__PROBLEM STATEMENT__
Retype the part of the lines that opens with the line containing "is lowest overall?" and continues through the end of the lines, keeping each one identical.
— Start RAW RECORDS —
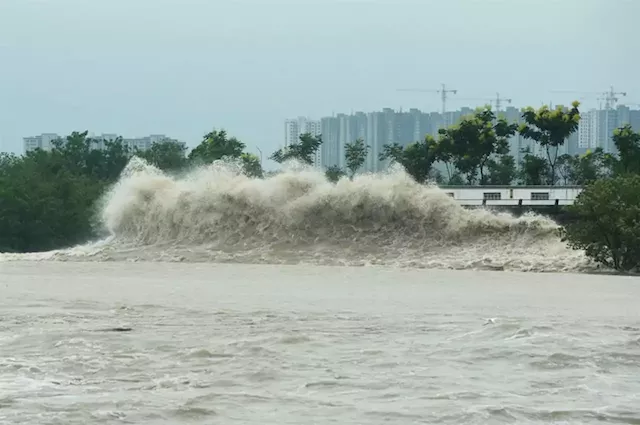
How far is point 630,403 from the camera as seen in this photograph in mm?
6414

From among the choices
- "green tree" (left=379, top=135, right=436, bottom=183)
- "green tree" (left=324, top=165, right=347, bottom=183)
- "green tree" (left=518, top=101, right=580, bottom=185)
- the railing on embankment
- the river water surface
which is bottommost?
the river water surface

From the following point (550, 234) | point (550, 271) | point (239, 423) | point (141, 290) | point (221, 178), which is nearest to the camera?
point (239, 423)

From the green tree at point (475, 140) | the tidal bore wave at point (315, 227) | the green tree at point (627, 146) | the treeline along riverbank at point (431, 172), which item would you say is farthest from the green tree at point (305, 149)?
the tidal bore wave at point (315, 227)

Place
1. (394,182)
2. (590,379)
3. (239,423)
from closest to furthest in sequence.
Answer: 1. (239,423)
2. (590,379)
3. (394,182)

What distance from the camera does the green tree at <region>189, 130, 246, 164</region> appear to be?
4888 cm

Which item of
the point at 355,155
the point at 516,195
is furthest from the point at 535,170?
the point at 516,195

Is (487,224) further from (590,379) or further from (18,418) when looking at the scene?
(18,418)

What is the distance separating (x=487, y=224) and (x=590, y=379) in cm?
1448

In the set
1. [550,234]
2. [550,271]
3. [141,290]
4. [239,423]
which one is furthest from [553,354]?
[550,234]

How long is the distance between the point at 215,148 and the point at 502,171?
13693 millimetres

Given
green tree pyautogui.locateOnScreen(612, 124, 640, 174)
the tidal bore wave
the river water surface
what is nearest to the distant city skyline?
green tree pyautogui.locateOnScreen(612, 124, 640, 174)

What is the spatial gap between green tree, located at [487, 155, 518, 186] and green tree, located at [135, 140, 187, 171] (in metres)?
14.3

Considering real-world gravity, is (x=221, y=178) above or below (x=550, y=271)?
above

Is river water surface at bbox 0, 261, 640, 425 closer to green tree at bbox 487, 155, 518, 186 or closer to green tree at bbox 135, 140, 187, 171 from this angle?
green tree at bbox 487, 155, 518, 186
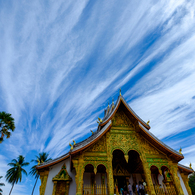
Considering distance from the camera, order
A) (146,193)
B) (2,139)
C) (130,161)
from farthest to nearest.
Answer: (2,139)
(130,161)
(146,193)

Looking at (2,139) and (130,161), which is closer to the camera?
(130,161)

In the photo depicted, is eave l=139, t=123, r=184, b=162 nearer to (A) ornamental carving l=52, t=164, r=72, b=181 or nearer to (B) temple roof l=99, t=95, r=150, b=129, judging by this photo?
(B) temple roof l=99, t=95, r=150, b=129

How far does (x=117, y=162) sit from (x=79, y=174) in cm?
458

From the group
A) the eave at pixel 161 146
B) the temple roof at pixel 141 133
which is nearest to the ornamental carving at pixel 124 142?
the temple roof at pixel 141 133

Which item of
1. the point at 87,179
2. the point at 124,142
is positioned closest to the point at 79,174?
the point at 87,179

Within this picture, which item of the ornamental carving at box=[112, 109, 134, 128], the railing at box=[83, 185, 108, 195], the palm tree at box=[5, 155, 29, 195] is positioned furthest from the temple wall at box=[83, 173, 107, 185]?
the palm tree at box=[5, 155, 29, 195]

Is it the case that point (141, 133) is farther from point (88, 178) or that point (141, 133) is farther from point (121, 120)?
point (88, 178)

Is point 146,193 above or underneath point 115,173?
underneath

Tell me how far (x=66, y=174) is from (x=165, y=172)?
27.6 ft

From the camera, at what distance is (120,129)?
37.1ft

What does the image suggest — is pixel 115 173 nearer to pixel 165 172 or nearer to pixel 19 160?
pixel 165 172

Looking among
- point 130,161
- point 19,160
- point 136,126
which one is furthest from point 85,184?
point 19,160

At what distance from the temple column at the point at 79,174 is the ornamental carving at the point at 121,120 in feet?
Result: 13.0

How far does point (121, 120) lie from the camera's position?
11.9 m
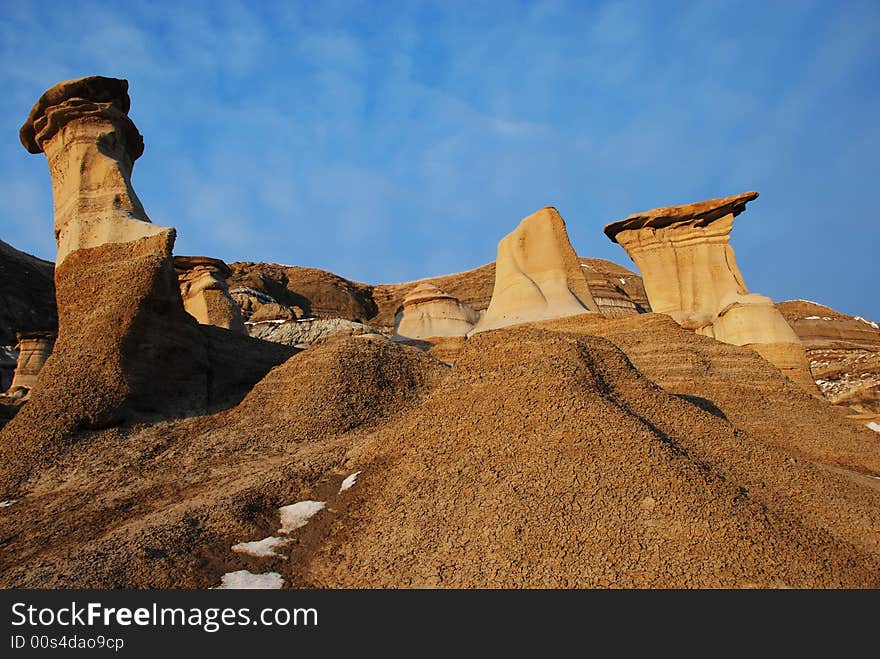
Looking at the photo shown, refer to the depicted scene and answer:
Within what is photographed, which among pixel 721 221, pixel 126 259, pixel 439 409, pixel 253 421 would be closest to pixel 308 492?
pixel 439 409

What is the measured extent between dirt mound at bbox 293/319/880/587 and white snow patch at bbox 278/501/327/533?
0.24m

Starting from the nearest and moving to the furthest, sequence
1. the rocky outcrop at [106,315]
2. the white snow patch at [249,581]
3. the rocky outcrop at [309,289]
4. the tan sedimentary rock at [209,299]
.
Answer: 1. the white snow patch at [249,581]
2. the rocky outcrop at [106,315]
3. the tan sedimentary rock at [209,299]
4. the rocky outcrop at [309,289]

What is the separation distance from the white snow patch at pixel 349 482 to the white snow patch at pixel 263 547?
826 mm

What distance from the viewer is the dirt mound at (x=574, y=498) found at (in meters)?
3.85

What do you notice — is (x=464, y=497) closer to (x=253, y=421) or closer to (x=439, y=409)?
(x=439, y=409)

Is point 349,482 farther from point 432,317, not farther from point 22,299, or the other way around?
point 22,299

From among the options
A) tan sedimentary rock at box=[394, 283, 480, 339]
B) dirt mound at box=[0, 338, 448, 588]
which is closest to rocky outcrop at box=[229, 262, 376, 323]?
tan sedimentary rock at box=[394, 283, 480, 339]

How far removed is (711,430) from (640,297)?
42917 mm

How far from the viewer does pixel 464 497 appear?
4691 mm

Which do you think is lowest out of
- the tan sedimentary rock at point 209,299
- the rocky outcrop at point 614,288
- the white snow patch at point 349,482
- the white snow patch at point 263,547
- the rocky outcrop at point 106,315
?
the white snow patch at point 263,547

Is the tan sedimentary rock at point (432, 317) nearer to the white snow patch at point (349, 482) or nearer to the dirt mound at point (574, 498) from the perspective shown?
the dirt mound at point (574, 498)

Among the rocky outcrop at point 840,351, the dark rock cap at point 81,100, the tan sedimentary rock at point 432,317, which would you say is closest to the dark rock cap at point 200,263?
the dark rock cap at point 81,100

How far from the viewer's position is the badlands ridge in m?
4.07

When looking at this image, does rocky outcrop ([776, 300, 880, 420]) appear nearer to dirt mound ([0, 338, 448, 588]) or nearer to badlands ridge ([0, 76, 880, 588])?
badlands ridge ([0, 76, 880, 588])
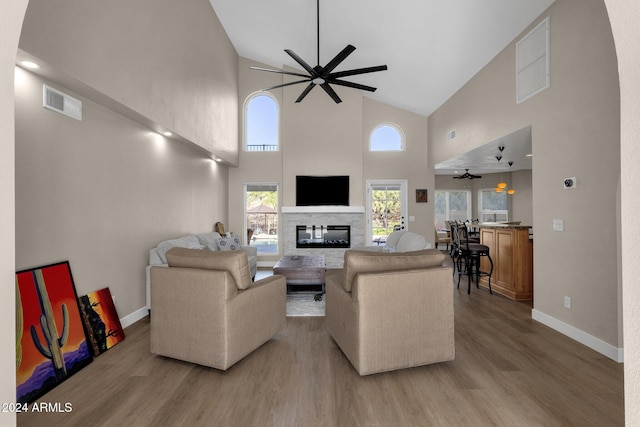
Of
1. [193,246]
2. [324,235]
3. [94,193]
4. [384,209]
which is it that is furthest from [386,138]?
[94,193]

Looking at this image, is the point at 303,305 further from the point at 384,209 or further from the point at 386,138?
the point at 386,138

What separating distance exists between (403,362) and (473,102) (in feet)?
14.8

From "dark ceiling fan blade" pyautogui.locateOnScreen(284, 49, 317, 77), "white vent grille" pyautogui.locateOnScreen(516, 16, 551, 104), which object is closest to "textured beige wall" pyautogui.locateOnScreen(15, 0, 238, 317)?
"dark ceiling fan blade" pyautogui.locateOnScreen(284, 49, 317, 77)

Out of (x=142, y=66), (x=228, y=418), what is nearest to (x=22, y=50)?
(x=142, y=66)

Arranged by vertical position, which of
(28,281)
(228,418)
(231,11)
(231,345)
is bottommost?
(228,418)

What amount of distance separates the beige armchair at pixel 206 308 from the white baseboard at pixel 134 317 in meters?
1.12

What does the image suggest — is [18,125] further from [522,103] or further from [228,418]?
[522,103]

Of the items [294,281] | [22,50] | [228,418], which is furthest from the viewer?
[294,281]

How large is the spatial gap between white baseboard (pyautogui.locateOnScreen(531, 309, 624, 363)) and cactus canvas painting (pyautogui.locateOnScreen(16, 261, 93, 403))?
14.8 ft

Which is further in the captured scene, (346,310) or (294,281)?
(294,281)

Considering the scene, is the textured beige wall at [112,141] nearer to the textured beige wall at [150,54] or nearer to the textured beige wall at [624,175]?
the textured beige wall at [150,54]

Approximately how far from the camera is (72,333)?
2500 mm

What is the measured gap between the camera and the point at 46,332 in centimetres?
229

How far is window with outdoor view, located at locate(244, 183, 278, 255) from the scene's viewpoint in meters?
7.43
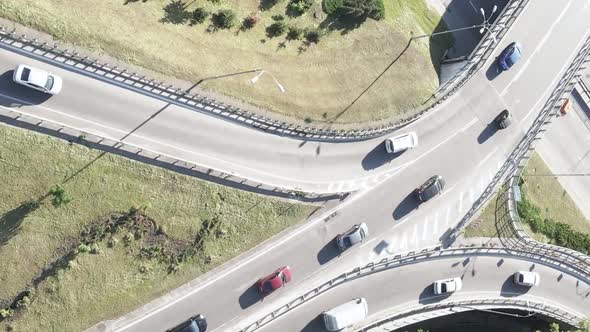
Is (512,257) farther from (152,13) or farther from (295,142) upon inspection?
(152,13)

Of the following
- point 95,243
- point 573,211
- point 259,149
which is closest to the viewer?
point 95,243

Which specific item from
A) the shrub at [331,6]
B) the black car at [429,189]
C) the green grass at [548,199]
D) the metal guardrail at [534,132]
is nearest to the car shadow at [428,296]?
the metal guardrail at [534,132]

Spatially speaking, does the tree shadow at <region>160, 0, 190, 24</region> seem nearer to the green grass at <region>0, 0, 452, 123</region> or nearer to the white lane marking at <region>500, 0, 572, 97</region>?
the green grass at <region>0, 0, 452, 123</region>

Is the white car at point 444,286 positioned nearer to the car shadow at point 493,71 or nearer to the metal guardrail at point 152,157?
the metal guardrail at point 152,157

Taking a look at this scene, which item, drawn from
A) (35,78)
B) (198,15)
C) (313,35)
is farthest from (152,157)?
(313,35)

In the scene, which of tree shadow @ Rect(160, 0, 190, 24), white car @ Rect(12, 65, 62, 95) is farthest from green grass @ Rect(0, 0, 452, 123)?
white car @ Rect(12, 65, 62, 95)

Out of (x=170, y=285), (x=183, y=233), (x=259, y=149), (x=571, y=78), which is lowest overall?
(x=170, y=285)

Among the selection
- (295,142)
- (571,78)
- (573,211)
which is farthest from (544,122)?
— End RAW RECORDS —
__CORRECT OUTPUT__
Out of (x=170, y=285), (x=183, y=233), (x=259, y=149), (x=571, y=78), which is lowest overall?
(x=170, y=285)

Among the selection
- (295,142)
- (571,78)
- (573,211)
which is farthest from (544,122)?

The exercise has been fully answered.